I used alcohol as an example, and should have been more clear that it was _just_ an example.

I'm sure you and I could find common ground where we believe that carrot/stick approach is dumb, but that some rule should be passed.

With regard to alcohol, the government, federal or state, shouldn't have a place in it.

With respect to other matters, it would depend on the circumstances. In the context the article at hand, I doubt writing legislation dictating that a car should be only so high and only so wide would be effective. Legally, speaking, even if such a law were passed, it would be unenforceable. It would hurt the automotive industry and kill hundreds of not thousands of jobs. And with regards to safety, smaller cars are more cramped wouldn't fit a wide-berthed family of five.
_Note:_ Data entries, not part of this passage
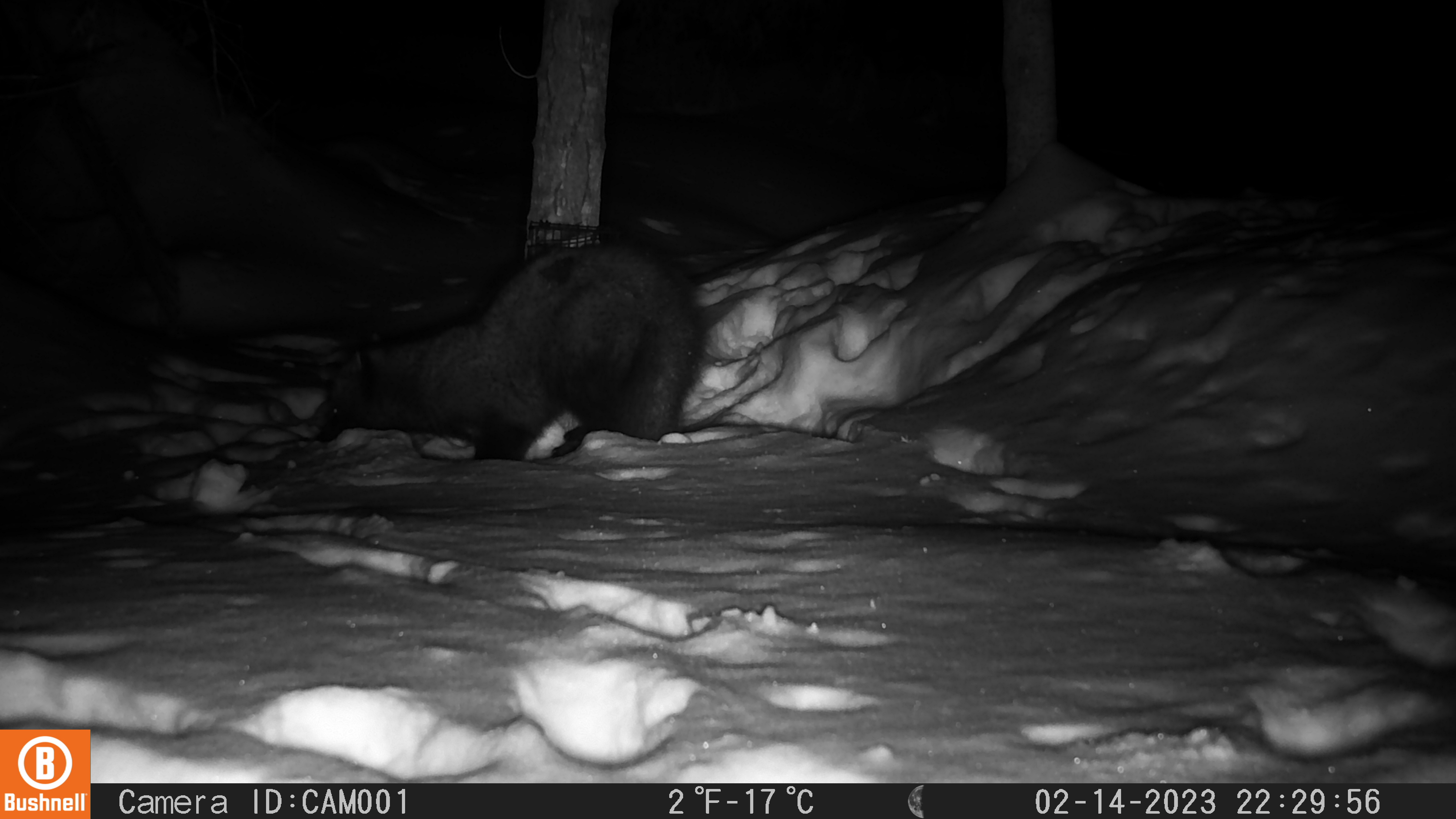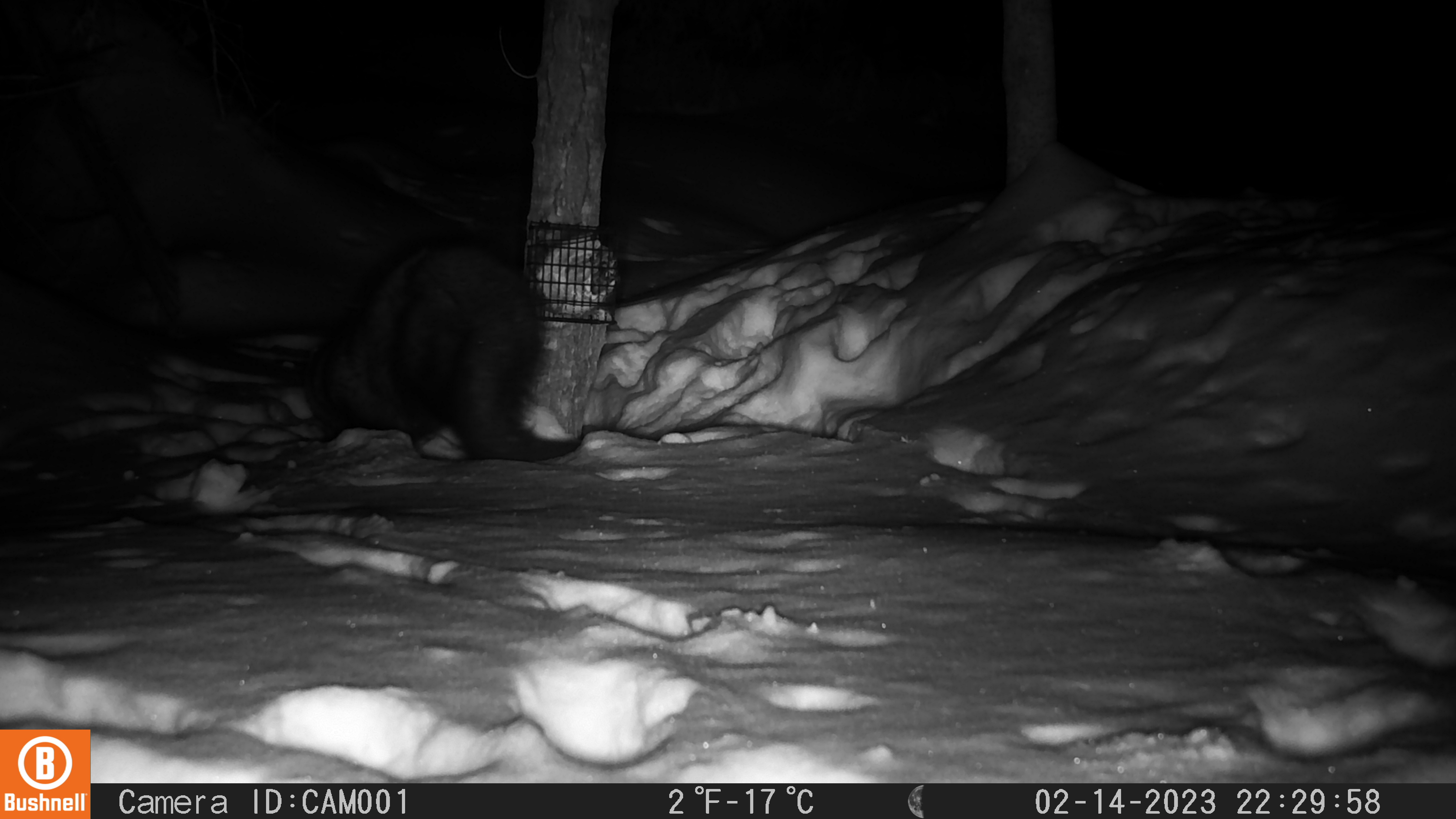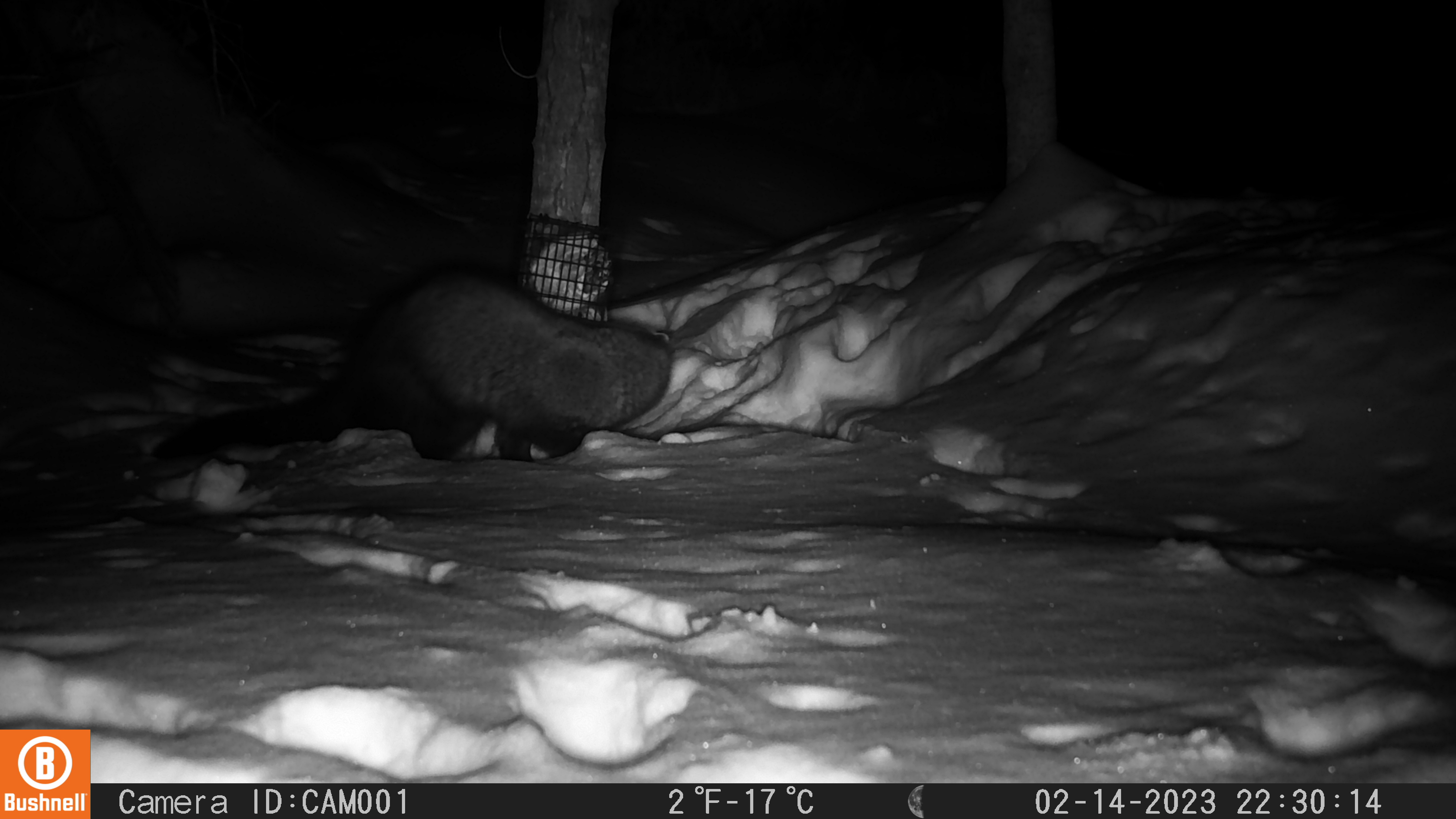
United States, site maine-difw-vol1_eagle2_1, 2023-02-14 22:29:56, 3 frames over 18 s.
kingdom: Animalia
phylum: Chordata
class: Mammalia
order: Carnivora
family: Mustelidae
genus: Pekania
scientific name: Pekania pennanti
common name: fisher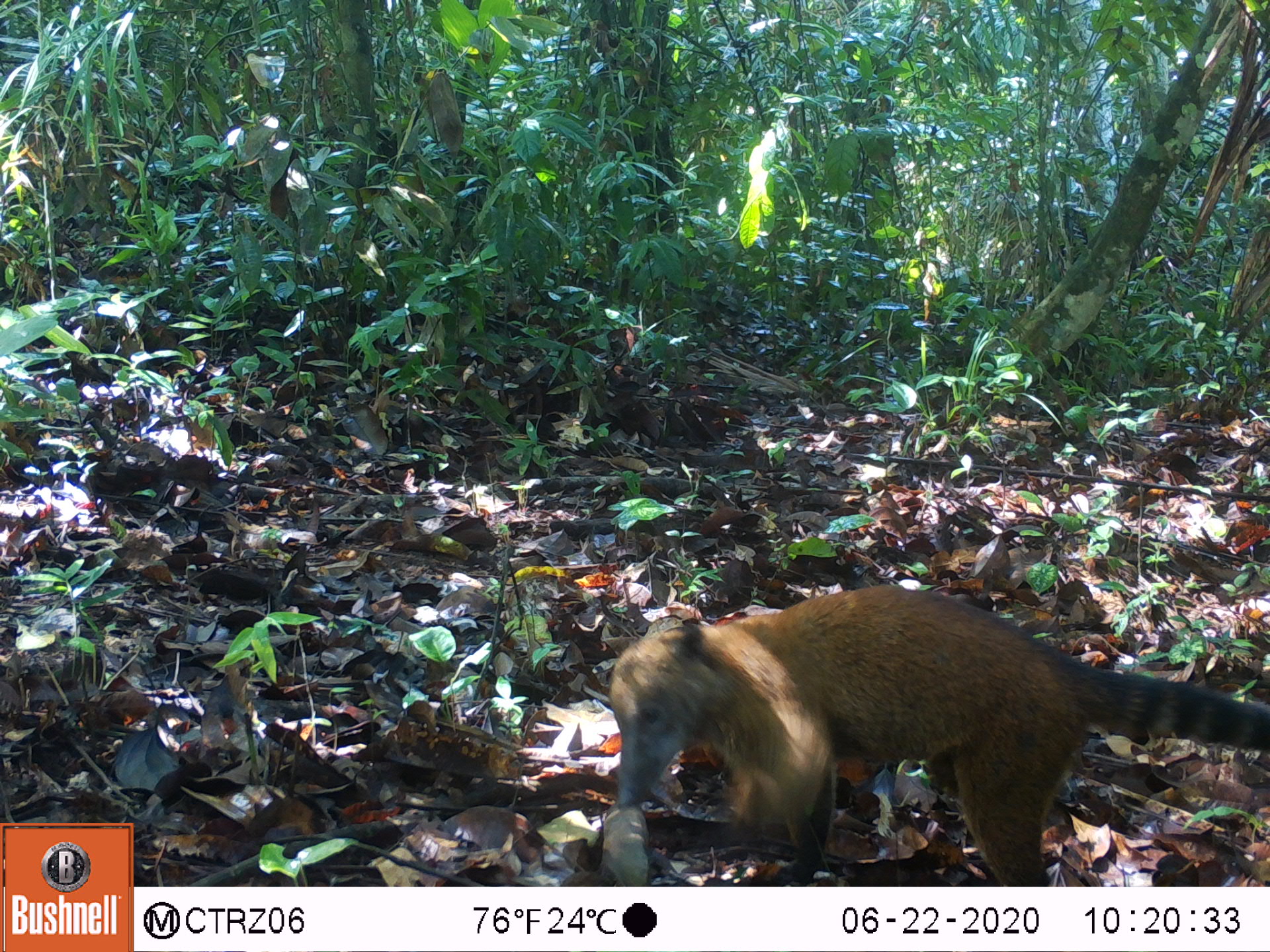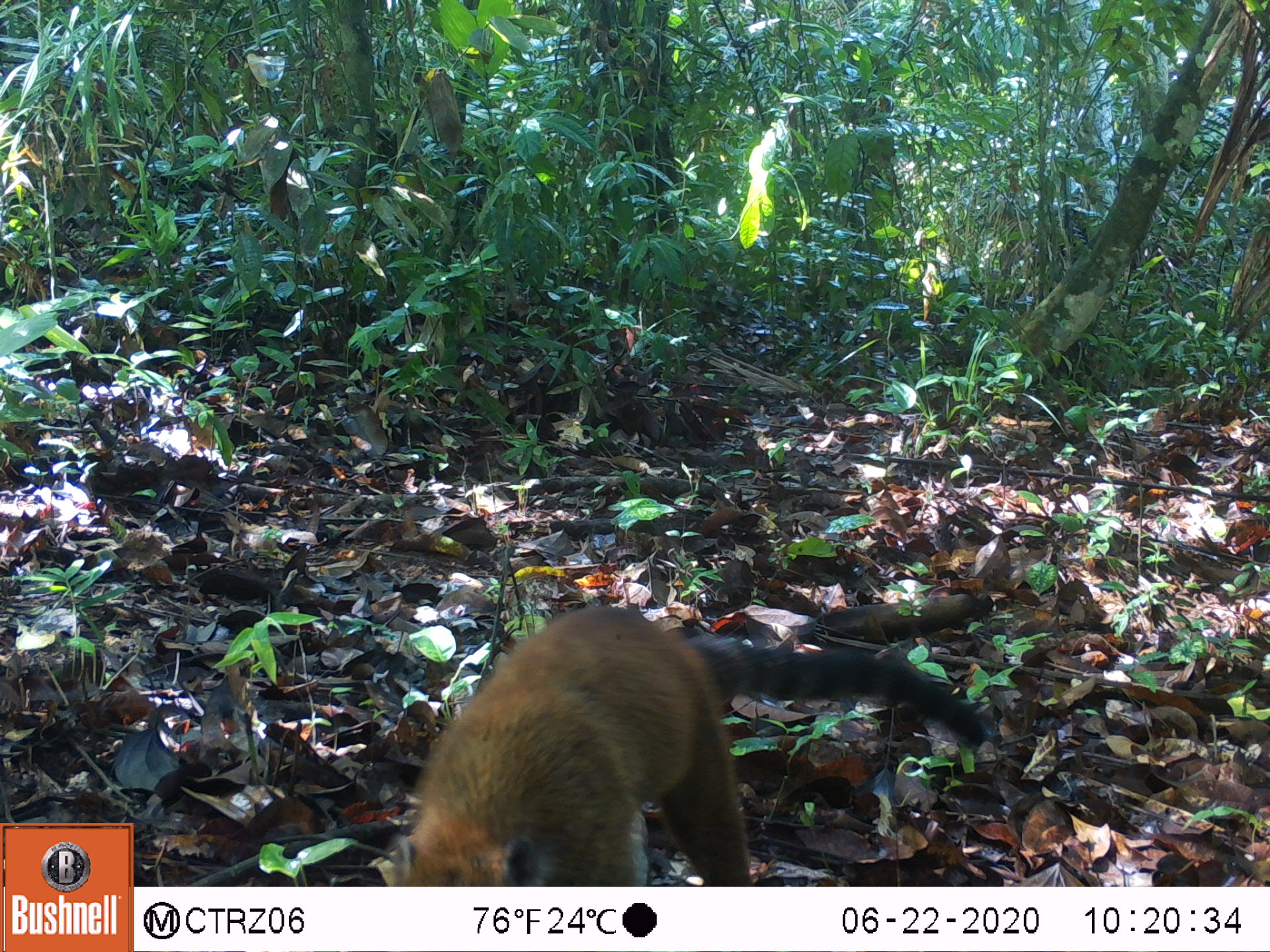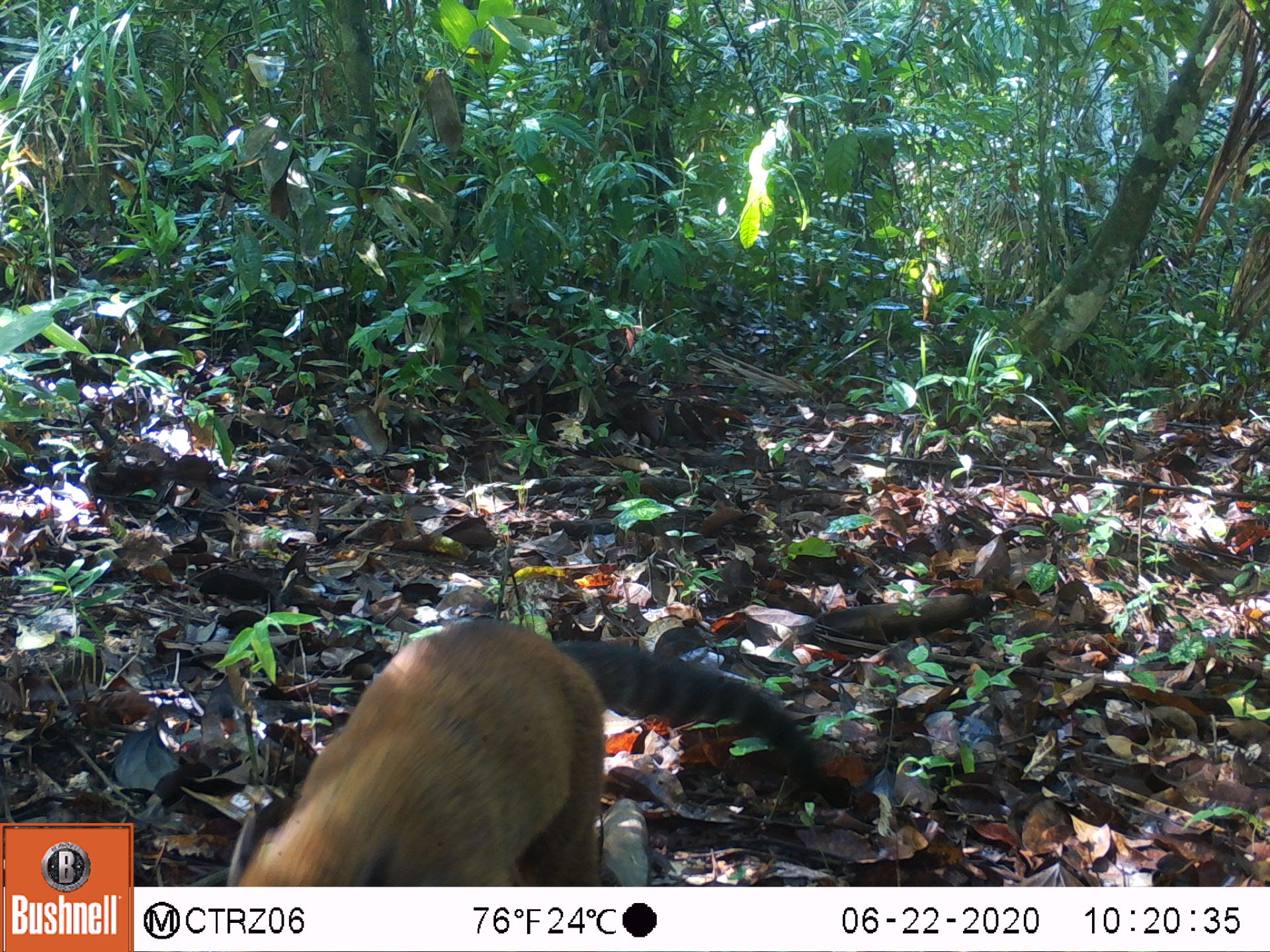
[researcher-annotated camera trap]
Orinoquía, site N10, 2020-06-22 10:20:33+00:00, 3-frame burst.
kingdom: Animalia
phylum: Chordata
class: Mammalia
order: Carnivora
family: Procyonidae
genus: Nasua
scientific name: Nasua nasua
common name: south american coati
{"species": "south american coati (Nasua nasua)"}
Countries with low vehicular fatalities per person make it difficult for anyone but the rich to own a car in the first place usually via high import taxes or a yearly vehicle licensing or excise tax. But that goes back to our original point in that direct policies would immediately receive pushback and legal challenges where as more indirect policies that "solve" the immediate and medium-term issue but will eventually cause economic consequences that fully aren't grasped until it's too late. Both approaches eventually lead to undesirable outcomes.